== Tâche courte 1 ==
Dans l'article sur Amorce, réécrivez sous forme de liste le paragraphe qui commence par « Le réseau d'élus et d'entreprises Amorce » en conservant ses faits principaux.
== Tâche courte 2 ==
D'après l'article sur Amorce, combien de collectivités compte environ le réseau de l'association ?
== Tâche courte 3 ==
Rédigez la suite de l'article sur les chantiers de rentrée d'Amorce, à partir de sa dernière phrase.
─── Extrait du texte ───
Eau, chaleur renouvelable, précarité énergétique : les chantiers de rentrée d'Amorce
Le réseau d’élus et d’entreprises Amorce alerte le Premier ministre sur le sérieux décrochage de la filière chaleur renouvelable, muscle son activité de conseil aux collectivités dans le domaine de la gestion de l’eau et propose la création d’une commission nationale sur la précarité énergétique rassemblant ministères, associations et acteurs du secteur.
Du nouveau chez Amorce : l’association d’élus et d’entreprises plonge dans le (grand) bain des enjeux liés à la gestion de l’eau dans les collectivités et a indiqué, le 6 septembre lors de sa conférence de presse de rentrée, qu’elle affirmerait son positionnement, seule ou certainement aux côtés d’autres réseaux d’élus, dans ce domaine en proposant également ses services à son large réseau de près de 600 collectivités - soit deux tiers de ses adhérents, le dernier tiers étant constitué de professionnels. Une chargée de mission vient d’être recrutée.
─── Extrait de données ───
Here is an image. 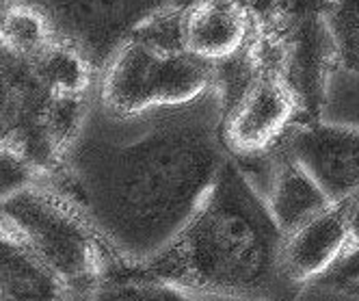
───
== Réponse 1 ==
- Amorce alerte le Premier ministre sur le sérieux décrochage de la filière chaleur renouvelable.
- Le réseau renforce son activité de conseil aux collectivités en matière de gestion de l'eau.
- Il propose de créer une commission nationale sur la précarité énergétique réunissant ministères, associations et acteurs du secteur.

== Réponse 2 ==
Près de 600 collectivités.

== Réponse 3 ==
Parmi les principes auxquels l’association est attachée, relève son délégué général, Nicolas Garnier, se trouve celui dit de "l’eau paie l’eau". Après un recours contre l’arrêté ministériel publié en avril dernier "ponctionnant les agences de l’eau" au profit d’actions en faveur de la biodiversité, l’association va poursuivre sur ce front l’offensive judiciaire. Des passerelles seront tendues avec son créneau historique, celui de la gestion des déchets, en vue de faire des propositions ciblées sur la réduction des nouveaux polluants et notamment les microplastiques et macro-déchets, un domaine dans lequel l’effort de recherche par ailleurs s’accentue (voir les travaux du Cedre implanté à Brest).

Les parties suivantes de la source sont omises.